Page 16 of 22

Re: Parrallel processing in games & applications

Posted: Fri Jan 31, 2020 1:37 pm
by Olacken
BlueTemplar wrote:
Thu Jan 30, 2020 4:32 pm
Speaking of which, any way to have multiple Factorio instances share as much "stuff" as possible ?
(I'm especially thinking of atlases in VRAM, anything else ?)
Run a server for each one of them and acces it via only one client?
It's not much sharing

Re: Parrallel processing in games & applications

Posted: Sat Feb 01, 2020 1:13 am
by planetmaker
BlueTemplar wrote:
Thu Jan 30, 2020 4:32 pm
Speaking of which, any way to have multiple Factorio instances share as much "stuff" as possible ?
(I'm especially thinking of atlases in VRAM, anything else ?)
What would be the application of such?

Re: Parrallel processing in games & applications

Posted: Sat Feb 01, 2020 3:05 am
by BlueTemplar
One would be faking dual-screen mode - one of the screens showing map view (for instance).

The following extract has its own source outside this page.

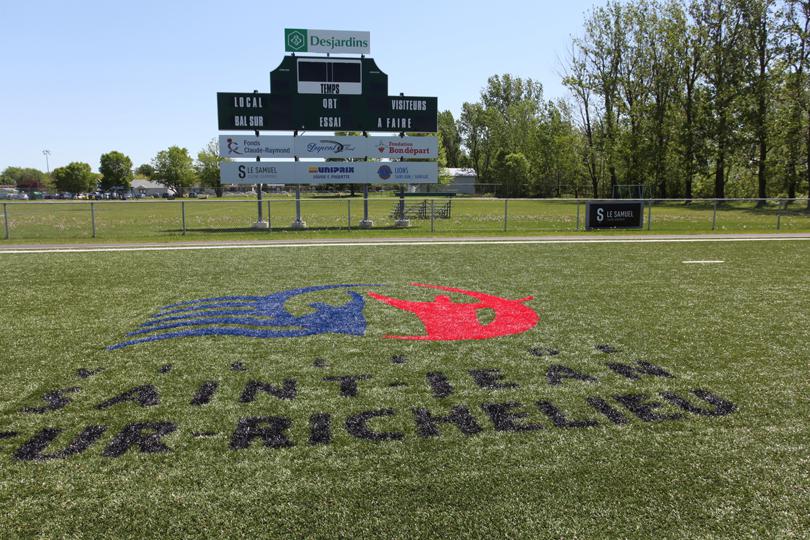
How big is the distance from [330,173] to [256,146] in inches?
126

Re: Parrallel processing in games & applications

Posted: Mon Feb 03, 2020 10:16 am
by mrvn
BlueTemplar wrote:
Sat Feb 01, 2020 3:05 am
One would be faking dual-screen mode - one of the screens showing map view (for instance).
At the cost of halving your game speed? No thank you. You want to share more than the VRAM with two clients running the same game. Computing the game state twice is just stupid.

Re: Parrallel processing in games & applications

Posted: Mon Feb 03, 2020 12:09 pm
by BlueTemplar
It only becomes an issue once your base is so big you can't "run double speed".
And except for the fighting part, Factorio, like other similar games is still "fine" down to ~15 FPS (YMMV).
And I *did* ask if more could be shared.
In my experience, when heavily modded, VRAM is the limiting factor. (Though 0.17 might have changed that. And depends on how great you want the game to look.)

Re: Parrallel processing in games & applications

Posted: Fri Feb 07, 2020 12:26 am
by Adamo
BlueTemplar wrote:
Thu Jan 30, 2020 4:32 pm
Speaking of which, any way to have multiple Factorio instances share as much "stuff" as possible ?
(I'm especially thinking of atlases in VRAM, anything else ?)
Has clusterio been mentioned, already? We run a cluster of factorio servers, so we're taking advantage of parallel processing this way. Clusterio allows us to share items, signals, electricity, even trains between servers. Someone made a button for transporting between worlds for the big clusterio event. The devs added a function in late version 17 to change servers for exactly this reason (and perhaps others). I made a button, too, that I added to my "spaceport edition" clusterio mod fork, but it doesn't QUITE work yet (right now it just pretends to teleport -- it wasn't a huge priority to finish it off relative to the other mods I finished off before moving states last year).

There's even strong gameplay potential here, and this is a long-term goal of mine and others, to use different scenarios across servers to have different "regions" of the same world. Right now it feels more like each server is a different planet. But for example there is a "diggy" scripted scenario which is essentially an underground cavern; it's associated with, uhh, crap, Red Something. They're on Discord. The idea could be that you can transfer from the surface of a server to its underground world in some associated regions on each server, for example. But there's no way to actually gate this, so I think many people end up feeling that it's easier to just disconnect and connect to the new server directly, if they had to actually run somewhere to change servers. Something like using different surfaces could work better, but applying scenario code (to do more to the maps than just change resource settings and the like) on a per-surface basis is time-consuming to set up; I don't think anyone has done it that way, yet.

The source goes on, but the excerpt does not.